• REQUIRED WORK
Copy each of the items below word for word, leaving every line unchanged.

[Items from a data source]

>> START

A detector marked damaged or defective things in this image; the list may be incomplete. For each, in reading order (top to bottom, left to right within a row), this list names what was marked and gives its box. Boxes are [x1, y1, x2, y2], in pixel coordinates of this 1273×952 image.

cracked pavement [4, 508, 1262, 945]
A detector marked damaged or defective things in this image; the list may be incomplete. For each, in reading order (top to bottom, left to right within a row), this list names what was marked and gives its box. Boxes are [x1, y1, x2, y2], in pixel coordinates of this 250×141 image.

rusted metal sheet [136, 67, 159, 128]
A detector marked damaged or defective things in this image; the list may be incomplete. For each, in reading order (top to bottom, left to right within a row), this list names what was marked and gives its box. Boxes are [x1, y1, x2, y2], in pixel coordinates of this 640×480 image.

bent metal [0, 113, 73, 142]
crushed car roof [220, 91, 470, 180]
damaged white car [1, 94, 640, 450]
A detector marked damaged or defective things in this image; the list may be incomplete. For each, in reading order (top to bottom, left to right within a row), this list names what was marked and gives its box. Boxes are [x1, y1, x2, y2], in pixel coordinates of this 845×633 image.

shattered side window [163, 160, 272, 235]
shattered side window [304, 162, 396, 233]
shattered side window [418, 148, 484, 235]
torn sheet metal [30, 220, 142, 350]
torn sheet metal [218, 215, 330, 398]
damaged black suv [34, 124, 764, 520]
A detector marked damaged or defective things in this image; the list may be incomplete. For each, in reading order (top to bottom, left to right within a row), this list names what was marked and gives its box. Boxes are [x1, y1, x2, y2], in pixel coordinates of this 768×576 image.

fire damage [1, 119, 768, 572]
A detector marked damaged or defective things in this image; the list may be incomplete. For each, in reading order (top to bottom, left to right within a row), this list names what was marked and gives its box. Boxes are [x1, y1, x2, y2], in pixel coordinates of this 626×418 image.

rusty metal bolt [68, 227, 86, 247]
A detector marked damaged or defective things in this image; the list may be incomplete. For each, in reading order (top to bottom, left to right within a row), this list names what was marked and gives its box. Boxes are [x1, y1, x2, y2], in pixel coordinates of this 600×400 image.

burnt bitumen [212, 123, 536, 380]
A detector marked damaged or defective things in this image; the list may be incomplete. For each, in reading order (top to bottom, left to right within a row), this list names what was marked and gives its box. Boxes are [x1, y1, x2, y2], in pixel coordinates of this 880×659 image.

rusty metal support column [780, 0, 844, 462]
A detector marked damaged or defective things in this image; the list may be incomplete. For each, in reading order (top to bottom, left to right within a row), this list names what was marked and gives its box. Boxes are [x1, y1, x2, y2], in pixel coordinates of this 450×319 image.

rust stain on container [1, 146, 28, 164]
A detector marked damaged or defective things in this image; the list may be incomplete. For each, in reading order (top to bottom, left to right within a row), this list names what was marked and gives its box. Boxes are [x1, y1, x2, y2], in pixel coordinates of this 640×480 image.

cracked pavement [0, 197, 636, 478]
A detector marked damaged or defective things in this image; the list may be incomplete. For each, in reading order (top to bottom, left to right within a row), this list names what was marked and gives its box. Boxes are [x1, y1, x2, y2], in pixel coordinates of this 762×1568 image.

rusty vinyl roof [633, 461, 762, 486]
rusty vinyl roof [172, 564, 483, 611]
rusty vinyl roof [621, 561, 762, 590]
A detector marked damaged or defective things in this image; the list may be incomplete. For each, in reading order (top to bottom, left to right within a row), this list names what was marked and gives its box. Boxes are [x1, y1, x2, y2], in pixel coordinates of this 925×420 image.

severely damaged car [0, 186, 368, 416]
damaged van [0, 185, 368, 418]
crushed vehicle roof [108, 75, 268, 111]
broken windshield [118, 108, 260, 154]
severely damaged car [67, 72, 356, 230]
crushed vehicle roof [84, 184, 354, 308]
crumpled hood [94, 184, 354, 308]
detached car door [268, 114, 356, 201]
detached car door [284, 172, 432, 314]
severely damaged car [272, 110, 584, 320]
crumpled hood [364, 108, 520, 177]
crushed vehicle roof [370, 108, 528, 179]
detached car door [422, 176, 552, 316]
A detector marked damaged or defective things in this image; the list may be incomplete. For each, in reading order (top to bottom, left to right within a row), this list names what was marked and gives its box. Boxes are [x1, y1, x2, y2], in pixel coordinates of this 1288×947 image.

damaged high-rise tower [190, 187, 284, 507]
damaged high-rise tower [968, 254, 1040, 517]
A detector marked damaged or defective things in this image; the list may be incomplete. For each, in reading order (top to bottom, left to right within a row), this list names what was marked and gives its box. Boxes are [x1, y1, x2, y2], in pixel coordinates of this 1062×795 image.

>> END

• TASK ANSWER
A detector marked damaged or defective things in this image; the list may be incomplete. For each, in reading order (top to bottom, left to right within a row), this list names what was marked and gives its box. Boxes are [x1, y1, x2, y2], in pixel coordinates of this 1273×952 image.

cracked pavement [4, 508, 1262, 945]
A detector marked damaged or defective things in this image; the list may be incomplete. For each, in reading order (top to bottom, left to right within a row), this list names what was marked and gives its box. Boxes are [x1, y1, x2, y2], in pixel coordinates of this 250×141 image.

rusted metal sheet [136, 67, 159, 128]
A detector marked damaged or defective things in this image; the list may be incomplete. For each, in reading order (top to bottom, left to right within a row), this list names what was marked and gives its box. Boxes are [x1, y1, x2, y2], in pixel coordinates of this 640×480 image.

bent metal [0, 113, 73, 142]
crushed car roof [220, 91, 470, 180]
damaged white car [1, 94, 640, 450]
A detector marked damaged or defective things in this image; the list may be incomplete. For each, in reading order (top to bottom, left to right within a row), this list names what was marked and gives its box. Boxes are [x1, y1, x2, y2], in pixel coordinates of this 845×633 image.

shattered side window [163, 160, 272, 235]
shattered side window [304, 162, 396, 233]
shattered side window [418, 148, 484, 235]
torn sheet metal [30, 220, 142, 350]
torn sheet metal [218, 215, 330, 398]
damaged black suv [34, 124, 764, 520]
A detector marked damaged or defective things in this image; the list may be incomplete. For each, in reading order (top to bottom, left to right within a row), this list names what was marked and gives its box. Boxes are [x1, y1, x2, y2], in pixel coordinates of this 768×576 image.

fire damage [1, 119, 768, 572]
A detector marked damaged or defective things in this image; the list may be incomplete. For each, in reading order (top to bottom, left to right within a row), this list names what was marked and gives its box. Boxes are [x1, y1, x2, y2], in pixel coordinates of this 626×418 image.

rusty metal bolt [68, 227, 86, 247]
A detector marked damaged or defective things in this image; the list may be incomplete. For each, in reading order (top to bottom, left to right within a row), this list names what was marked and gives its box. Boxes are [x1, y1, x2, y2], in pixel coordinates of this 600×400 image.

burnt bitumen [212, 123, 536, 380]
A detector marked damaged or defective things in this image; the list may be incomplete. For each, in reading order (top to bottom, left to right within a row), this list names what was marked and gives its box. Boxes are [x1, y1, x2, y2], in pixel coordinates of this 880×659 image.

rusty metal support column [780, 0, 844, 462]
A detector marked damaged or defective things in this image; the list may be incomplete. For each, in reading order (top to bottom, left to right within a row), this list names what was marked and gives its box. Boxes are [x1, y1, x2, y2], in pixel coordinates of this 450×319 image.

rust stain on container [1, 146, 28, 164]
A detector marked damaged or defective things in this image; the list may be incomplete. For each, in reading order (top to bottom, left to right within a row), this list names what was marked and gives its box. Boxes are [x1, y1, x2, y2], in pixel coordinates of this 640×480 image.

cracked pavement [0, 197, 636, 478]
A detector marked damaged or defective things in this image; the list may be incomplete. For each, in reading order (top to bottom, left to right within a row), this list names what was marked and gives its box. Boxes are [x1, y1, x2, y2], in pixel coordinates of this 762×1568 image.

rusty vinyl roof [633, 461, 762, 486]
rusty vinyl roof [172, 564, 483, 611]
rusty vinyl roof [621, 561, 762, 590]
A detector marked damaged or defective things in this image; the list may be incomplete. For each, in reading order (top to bottom, left to right within a row), this list names what was marked and gives its box. Boxes are [x1, y1, x2, y2], in pixel coordinates of this 925×420 image.

severely damaged car [0, 186, 368, 416]
damaged van [0, 185, 368, 418]
crushed vehicle roof [108, 75, 268, 111]
broken windshield [118, 108, 260, 154]
severely damaged car [67, 72, 356, 230]
crushed vehicle roof [84, 184, 354, 308]
crumpled hood [94, 184, 354, 308]
detached car door [268, 114, 356, 201]
detached car door [284, 172, 432, 314]
severely damaged car [272, 110, 584, 320]
crumpled hood [364, 108, 520, 177]
crushed vehicle roof [370, 108, 528, 179]
detached car door [422, 176, 552, 316]
A detector marked damaged or defective things in this image; the list may be incomplete. For each, in reading order (top to bottom, left to right within a row), this list names what was marked and gives its box. Boxes are [x1, y1, x2, y2], in pixel coordinates of this 1288×947 image.

damaged high-rise tower [190, 187, 284, 507]
damaged high-rise tower [968, 254, 1040, 517]
A detector marked damaged or defective things in this image; the list may be incomplete. For each, in reading order (top to bottom, left to right within a row), this list names what was marked and gives its box. Boxes are [x1, y1, x2, y2], in pixel coordinates of this 1062×795 image.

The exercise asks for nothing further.